LISTED RECORDS:
---*---

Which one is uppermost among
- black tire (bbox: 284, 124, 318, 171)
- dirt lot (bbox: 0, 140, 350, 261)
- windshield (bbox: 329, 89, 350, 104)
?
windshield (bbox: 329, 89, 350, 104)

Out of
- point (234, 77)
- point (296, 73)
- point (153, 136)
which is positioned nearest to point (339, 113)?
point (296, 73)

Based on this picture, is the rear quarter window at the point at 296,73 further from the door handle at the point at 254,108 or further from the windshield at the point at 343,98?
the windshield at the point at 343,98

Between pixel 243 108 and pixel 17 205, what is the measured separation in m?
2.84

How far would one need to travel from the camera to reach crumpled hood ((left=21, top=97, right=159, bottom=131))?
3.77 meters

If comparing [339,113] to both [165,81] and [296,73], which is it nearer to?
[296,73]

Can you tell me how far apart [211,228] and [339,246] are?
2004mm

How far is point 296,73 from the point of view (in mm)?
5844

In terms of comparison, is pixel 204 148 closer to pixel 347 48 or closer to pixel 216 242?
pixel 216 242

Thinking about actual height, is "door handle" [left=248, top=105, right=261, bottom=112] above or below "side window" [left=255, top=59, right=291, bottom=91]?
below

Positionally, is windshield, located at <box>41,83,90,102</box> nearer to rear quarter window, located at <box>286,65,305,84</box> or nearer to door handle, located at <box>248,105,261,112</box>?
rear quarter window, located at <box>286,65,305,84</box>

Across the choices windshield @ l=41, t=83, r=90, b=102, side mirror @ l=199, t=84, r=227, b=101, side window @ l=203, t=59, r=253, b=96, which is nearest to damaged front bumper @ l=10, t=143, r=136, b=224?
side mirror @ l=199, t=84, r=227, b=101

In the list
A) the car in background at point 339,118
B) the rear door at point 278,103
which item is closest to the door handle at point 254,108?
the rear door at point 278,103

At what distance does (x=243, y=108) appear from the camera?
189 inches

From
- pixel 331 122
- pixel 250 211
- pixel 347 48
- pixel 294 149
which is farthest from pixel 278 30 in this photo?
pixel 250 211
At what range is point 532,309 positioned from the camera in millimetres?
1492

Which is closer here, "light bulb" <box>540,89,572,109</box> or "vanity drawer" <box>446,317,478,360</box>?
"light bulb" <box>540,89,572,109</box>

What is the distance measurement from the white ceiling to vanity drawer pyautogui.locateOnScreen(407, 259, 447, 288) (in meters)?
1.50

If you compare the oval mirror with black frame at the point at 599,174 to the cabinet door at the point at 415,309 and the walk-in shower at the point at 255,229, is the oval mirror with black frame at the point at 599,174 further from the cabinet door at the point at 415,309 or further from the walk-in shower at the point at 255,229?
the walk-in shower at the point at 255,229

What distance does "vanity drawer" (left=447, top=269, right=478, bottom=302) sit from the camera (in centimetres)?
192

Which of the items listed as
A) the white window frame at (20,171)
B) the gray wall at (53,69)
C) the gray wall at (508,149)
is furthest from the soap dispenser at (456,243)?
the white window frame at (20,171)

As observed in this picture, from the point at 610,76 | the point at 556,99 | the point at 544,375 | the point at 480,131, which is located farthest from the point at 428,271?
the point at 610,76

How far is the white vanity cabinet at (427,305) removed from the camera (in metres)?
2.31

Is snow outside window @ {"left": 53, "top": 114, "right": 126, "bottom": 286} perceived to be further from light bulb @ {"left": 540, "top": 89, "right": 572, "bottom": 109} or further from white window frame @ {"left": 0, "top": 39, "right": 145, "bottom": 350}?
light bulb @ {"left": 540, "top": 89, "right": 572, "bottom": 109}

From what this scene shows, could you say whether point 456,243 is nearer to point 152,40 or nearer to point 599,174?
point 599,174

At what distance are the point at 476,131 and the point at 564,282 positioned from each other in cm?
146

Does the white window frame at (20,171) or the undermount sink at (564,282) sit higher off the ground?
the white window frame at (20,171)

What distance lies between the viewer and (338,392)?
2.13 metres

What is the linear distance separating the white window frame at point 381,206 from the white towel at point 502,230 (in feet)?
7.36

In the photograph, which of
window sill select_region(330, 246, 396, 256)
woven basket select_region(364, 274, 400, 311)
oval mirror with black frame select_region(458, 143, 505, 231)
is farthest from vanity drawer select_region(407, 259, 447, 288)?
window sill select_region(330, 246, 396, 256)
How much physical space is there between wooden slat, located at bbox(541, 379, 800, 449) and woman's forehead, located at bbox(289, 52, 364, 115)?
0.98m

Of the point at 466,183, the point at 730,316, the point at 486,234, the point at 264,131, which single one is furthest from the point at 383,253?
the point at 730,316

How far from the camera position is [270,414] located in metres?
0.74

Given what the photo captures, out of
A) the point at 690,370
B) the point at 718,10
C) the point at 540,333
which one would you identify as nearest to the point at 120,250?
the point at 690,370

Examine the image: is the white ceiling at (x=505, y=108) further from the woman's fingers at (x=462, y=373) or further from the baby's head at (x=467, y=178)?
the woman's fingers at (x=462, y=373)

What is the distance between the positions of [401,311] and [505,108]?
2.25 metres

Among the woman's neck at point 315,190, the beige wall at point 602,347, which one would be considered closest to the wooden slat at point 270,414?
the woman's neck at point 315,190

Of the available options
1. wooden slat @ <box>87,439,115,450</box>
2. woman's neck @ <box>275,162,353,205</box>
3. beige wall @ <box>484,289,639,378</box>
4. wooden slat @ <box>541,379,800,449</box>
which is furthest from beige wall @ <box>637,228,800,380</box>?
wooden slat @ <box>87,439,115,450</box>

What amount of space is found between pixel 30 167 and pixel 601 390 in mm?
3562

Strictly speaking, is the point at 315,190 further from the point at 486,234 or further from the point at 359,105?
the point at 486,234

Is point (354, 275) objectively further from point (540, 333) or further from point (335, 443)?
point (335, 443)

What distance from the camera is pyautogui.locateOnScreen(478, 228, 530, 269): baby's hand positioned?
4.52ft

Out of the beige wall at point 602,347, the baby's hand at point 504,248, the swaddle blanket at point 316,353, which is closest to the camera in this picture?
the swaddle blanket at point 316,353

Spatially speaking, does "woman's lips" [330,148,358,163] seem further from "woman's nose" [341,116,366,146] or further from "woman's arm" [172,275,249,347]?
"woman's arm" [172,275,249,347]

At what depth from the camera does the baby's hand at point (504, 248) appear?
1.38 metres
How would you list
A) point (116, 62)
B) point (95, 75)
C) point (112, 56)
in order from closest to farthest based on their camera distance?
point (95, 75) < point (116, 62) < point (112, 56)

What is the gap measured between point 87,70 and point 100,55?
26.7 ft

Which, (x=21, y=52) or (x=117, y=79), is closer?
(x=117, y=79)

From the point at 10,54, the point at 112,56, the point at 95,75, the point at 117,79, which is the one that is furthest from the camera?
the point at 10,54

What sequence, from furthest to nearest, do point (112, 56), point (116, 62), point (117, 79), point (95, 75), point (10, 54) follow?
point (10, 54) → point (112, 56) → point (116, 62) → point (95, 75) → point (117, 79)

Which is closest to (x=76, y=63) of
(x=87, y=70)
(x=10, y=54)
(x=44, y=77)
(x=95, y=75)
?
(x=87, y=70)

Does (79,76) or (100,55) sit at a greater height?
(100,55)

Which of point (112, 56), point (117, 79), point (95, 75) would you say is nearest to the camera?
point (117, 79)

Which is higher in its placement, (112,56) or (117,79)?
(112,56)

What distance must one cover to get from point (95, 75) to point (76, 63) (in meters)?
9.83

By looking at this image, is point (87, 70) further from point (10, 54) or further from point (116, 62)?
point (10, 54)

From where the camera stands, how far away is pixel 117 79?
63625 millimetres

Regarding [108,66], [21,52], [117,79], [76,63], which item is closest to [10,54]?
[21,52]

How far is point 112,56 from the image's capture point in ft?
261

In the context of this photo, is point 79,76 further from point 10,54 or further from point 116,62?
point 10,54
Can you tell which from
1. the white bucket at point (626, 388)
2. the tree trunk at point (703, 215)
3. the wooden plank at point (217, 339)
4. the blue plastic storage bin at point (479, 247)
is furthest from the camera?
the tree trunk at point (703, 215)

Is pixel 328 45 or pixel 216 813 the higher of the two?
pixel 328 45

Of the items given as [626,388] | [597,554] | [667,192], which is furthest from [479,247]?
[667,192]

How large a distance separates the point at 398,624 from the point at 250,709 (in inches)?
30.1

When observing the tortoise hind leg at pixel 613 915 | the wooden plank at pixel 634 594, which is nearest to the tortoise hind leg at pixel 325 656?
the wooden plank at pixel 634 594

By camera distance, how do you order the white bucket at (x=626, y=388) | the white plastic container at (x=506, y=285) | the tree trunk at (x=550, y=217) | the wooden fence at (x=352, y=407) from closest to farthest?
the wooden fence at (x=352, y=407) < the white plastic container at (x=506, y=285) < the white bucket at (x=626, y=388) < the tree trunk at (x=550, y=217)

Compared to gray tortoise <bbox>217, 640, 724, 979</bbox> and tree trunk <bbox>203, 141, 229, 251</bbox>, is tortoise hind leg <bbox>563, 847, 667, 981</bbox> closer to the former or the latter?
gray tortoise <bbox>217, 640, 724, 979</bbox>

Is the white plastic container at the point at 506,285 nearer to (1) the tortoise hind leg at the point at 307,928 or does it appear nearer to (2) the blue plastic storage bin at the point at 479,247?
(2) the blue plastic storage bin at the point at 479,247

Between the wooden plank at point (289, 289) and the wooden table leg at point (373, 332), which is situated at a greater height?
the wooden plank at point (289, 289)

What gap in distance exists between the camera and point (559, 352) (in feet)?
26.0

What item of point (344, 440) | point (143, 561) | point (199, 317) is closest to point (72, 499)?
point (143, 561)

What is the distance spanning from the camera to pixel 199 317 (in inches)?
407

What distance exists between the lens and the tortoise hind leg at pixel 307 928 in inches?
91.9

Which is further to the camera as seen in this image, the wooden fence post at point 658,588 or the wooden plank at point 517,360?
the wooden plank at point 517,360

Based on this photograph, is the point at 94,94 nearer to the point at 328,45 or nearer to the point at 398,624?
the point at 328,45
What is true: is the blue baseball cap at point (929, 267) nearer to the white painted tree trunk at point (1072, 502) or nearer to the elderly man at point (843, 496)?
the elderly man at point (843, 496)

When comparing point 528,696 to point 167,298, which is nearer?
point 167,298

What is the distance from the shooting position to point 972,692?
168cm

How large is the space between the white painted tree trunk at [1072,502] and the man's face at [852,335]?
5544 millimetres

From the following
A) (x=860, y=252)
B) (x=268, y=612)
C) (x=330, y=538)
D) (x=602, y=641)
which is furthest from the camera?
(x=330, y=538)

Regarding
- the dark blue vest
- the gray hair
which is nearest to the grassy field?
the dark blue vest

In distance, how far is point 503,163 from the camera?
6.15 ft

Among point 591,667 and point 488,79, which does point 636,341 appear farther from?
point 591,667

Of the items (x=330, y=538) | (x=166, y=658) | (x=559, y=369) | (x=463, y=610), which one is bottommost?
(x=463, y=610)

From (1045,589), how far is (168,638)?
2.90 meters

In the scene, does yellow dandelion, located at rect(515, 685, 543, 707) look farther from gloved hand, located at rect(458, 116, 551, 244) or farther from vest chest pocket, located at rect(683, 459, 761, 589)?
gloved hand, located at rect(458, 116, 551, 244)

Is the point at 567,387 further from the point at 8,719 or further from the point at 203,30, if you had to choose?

---*---

REQUIRED TASK:
Above are the records; copy exactly the lines from the one with "In distance, how" through the final line.

EXERCISE RESPONSE:
In distance, how far is point 503,163 from the camera?
6.15 ft

Among point 591,667 and point 488,79, which does point 636,341 appear farther from?
point 591,667

Of the items (x=330, y=538) | (x=166, y=658) | (x=559, y=369) | (x=463, y=610), which one is bottommost?
(x=463, y=610)

From (1045,589), how far is (168,638)?
2.90 meters

In the scene, does yellow dandelion, located at rect(515, 685, 543, 707) look farther from gloved hand, located at rect(458, 116, 551, 244) or farther from vest chest pocket, located at rect(683, 459, 761, 589)?
gloved hand, located at rect(458, 116, 551, 244)

Is the point at 567,387 further from the point at 8,719 or further from the point at 203,30, if you had to choose?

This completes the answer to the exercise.